Spatial question entries:

┌────────

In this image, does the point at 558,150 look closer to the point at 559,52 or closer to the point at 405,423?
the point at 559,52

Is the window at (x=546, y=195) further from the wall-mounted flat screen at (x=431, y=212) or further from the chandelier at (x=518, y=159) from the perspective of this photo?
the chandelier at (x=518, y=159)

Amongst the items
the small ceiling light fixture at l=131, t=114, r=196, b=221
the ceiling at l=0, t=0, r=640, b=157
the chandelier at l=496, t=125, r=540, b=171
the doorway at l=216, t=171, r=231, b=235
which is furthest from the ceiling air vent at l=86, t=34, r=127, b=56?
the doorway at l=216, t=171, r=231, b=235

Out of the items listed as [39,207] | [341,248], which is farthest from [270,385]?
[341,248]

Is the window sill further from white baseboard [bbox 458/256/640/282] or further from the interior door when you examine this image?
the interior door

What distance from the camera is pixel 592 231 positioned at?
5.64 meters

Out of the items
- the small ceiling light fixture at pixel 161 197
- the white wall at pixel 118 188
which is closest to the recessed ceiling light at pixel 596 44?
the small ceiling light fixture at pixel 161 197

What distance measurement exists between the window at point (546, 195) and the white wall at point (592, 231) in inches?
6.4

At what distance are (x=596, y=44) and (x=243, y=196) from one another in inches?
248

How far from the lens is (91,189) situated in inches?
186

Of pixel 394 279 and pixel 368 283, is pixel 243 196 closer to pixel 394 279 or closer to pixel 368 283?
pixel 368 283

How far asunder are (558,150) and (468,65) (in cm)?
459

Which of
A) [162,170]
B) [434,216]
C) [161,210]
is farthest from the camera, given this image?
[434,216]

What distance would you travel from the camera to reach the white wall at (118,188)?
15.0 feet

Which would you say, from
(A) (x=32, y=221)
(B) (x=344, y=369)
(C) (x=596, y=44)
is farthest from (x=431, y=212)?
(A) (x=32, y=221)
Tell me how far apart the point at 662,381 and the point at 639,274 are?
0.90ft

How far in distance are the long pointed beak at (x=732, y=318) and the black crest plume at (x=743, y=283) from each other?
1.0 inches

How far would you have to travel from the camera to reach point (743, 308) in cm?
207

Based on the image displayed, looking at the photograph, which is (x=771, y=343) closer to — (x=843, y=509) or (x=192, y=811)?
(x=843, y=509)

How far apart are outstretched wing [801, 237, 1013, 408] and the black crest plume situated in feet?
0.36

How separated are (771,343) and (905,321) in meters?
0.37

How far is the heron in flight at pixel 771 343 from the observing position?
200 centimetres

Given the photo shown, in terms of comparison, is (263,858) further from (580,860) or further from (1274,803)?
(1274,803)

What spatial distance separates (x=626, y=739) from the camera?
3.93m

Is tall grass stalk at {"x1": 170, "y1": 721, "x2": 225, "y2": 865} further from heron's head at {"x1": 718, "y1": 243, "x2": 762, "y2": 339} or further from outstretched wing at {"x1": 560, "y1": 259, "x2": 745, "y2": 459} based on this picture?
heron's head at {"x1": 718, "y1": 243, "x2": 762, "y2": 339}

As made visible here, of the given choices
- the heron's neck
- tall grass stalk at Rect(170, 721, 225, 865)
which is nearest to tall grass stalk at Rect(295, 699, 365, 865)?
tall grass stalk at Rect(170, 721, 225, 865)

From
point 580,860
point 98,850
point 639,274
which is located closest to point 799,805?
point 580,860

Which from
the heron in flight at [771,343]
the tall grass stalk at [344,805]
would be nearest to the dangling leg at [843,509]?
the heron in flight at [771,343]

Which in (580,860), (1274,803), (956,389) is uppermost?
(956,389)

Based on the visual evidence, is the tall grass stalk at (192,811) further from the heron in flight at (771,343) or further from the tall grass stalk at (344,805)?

└────────

• WHAT YOU HAVE TO DO:
Your task is to quote the listing above word for word.

• FINISHED ANSWER:
In this image, does the point at 558,150 look closer to the point at 559,52 or closer to the point at 405,423?
the point at 559,52

Is the window at (x=546, y=195) further from the wall-mounted flat screen at (x=431, y=212) or further from the chandelier at (x=518, y=159) from the perspective of this photo?
the chandelier at (x=518, y=159)

Amongst the items
the small ceiling light fixture at l=131, t=114, r=196, b=221
the ceiling at l=0, t=0, r=640, b=157
the chandelier at l=496, t=125, r=540, b=171
the doorway at l=216, t=171, r=231, b=235
which is furthest from the ceiling air vent at l=86, t=34, r=127, b=56?
the doorway at l=216, t=171, r=231, b=235

Out of the items listed as [39,207] | [341,248], which is farthest from [270,385]?
[341,248]

Is the window sill further from white baseboard [bbox 458/256/640/282] or further from the interior door when you examine this image?
the interior door

What distance from the camera is pixel 592 231 positioned at?
5.64 meters

Out of the items
- the small ceiling light fixture at pixel 161 197
- the white wall at pixel 118 188
which is closest to the recessed ceiling light at pixel 596 44?
the small ceiling light fixture at pixel 161 197

What distance measurement exists between the window at point (546, 195) and the white wall at point (592, 231) in inches?
6.4

At what distance are (x=596, y=44) and (x=243, y=196) from one another in inches?
248

How far from the lens is (91,189) situated in inches?
186

Of pixel 394 279 and pixel 368 283, is pixel 243 196 closer to pixel 394 279 or closer to pixel 368 283?
pixel 368 283

How far asunder are (558,150) and (468,65) (in cm)?
459

Which of
A) [162,170]
B) [434,216]
C) [161,210]
is farthest from the camera, given this image?
[434,216]

What distance would you travel from the camera to reach the white wall at (118,188)?
15.0 feet

Which would you say, from
(A) (x=32, y=221)
(B) (x=344, y=369)
(C) (x=596, y=44)
is farthest from (x=431, y=212)?
(A) (x=32, y=221)
Tell me how far apart the point at 662,381 and the point at 639,274 are?
0.90ft

How far in distance are the long pointed beak at (x=732, y=318) and the black crest plume at (x=743, y=283) from each other?
1.0 inches

How far would you have to travel from the camera to reach point (743, 308) in cm?
207

Based on the image displayed, looking at the photograph, which is (x=771, y=343) closer to — (x=843, y=509) or (x=192, y=811)?
(x=843, y=509)

How far apart are outstretched wing [801, 237, 1013, 408] and the black crest plume situated in feet?
0.36

How separated are (771,343) and (905,321) in meters?
0.37

How far is the heron in flight at pixel 771 343 from the observing position?
200 centimetres

Given the photo shown, in terms of comparison, is (263,858) further from (580,860) or further from (1274,803)?
(1274,803)

What spatial distance separates (x=626, y=739) from the camera?
3.93m

Is tall grass stalk at {"x1": 170, "y1": 721, "x2": 225, "y2": 865} further from heron's head at {"x1": 718, "y1": 243, "x2": 762, "y2": 339} or further from outstretched wing at {"x1": 560, "y1": 259, "x2": 745, "y2": 459} based on this picture?
heron's head at {"x1": 718, "y1": 243, "x2": 762, "y2": 339}

As made visible here, of the given choices
- the heron's neck
- tall grass stalk at Rect(170, 721, 225, 865)
which is nearest to tall grass stalk at Rect(295, 699, 365, 865)?
tall grass stalk at Rect(170, 721, 225, 865)

From
point 580,860
point 98,850
point 639,274
which is located closest to point 799,805?
point 580,860

Which from
the heron in flight at [771,343]
the tall grass stalk at [344,805]
would be nearest to the dangling leg at [843,509]?
the heron in flight at [771,343]

Which in (580,860), (1274,803), (956,389) is uppermost?
(956,389)

Based on the visual evidence, is the tall grass stalk at (192,811) further from the heron in flight at (771,343) or further from the tall grass stalk at (344,805)?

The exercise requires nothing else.